Identificado extraoficialmente em 2004, o corpo do guerrilheiro cearense Bergson Gurjão Farias, do PC do B, morto por tropas do Exército na guerrilha do Araguaia em maio de 1972, poderá enfim ser sepultado pelos familiares. Em meio à briga política com o ministro da Defesa, Nelson Jobim, que faz uma expedição em busca de ossadas, o ministro Paulo Vannuchi, da Secretaria Especial de Direitos Humanos da Presidência da República, aceitou ontem argumentos da pesquisadora Myrian Luiz Alves e anunciou a identificação do guerrilheiro por um laboratório de São Paulo, feita com base na análise mitocondrial.

Agência Estado |

A família de Bergson foi notificada ontem mesmo em Fortaleza para providenciar os funerais.

“É o dia mais importante da minha vida de pesquisadora, foram sete anos de trabalho e dedicação”, disse Myrian ao Estado , chorando, ao saber do anúncio. Ela, ligada ao PT, travou uma guerra contra setores do governo que não aceitavam seus argumentos de que o corpo era de Bergson. A versão dela, aceita agora por causa da disputa política, foi classificada de “surrealista” em 2007 por Paulo Vannuchi.

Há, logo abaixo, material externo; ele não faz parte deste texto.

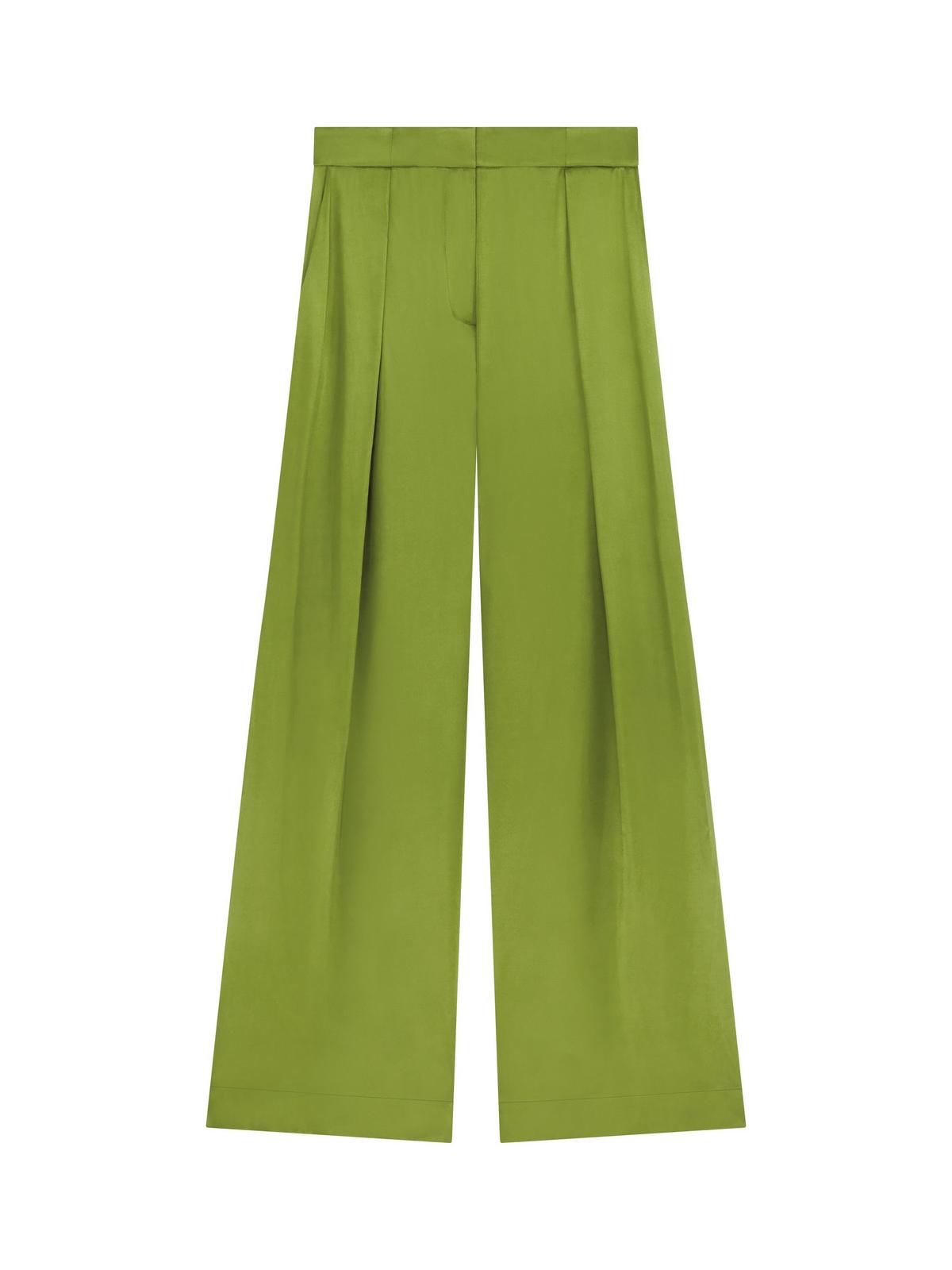 Back view showing the slim lace-trimmed line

Em três expedições desde a década de 90, o governo federal recolheu 12 ossadas de supostos guerrilheiros que foram colocadas sob a guarda do Ministério da Justiça. Mas a identificação se arrasta até hoje por causa de atropelos burocráticos. Apenas duas foram identificadas. A primeira foi a da guerrilheira mineira Maria Lúcia Petit.

O ministro informou que a mesma tecnologia usada para identificar Bergson será empregada nas demais dez ossadas. Ele fez um apelo para que militares que participaram da repressão se inspirem no major Sebastião Curió e tragam informações para localizar outras ossadas. As informações são do jornal O Estado de S. Paulo.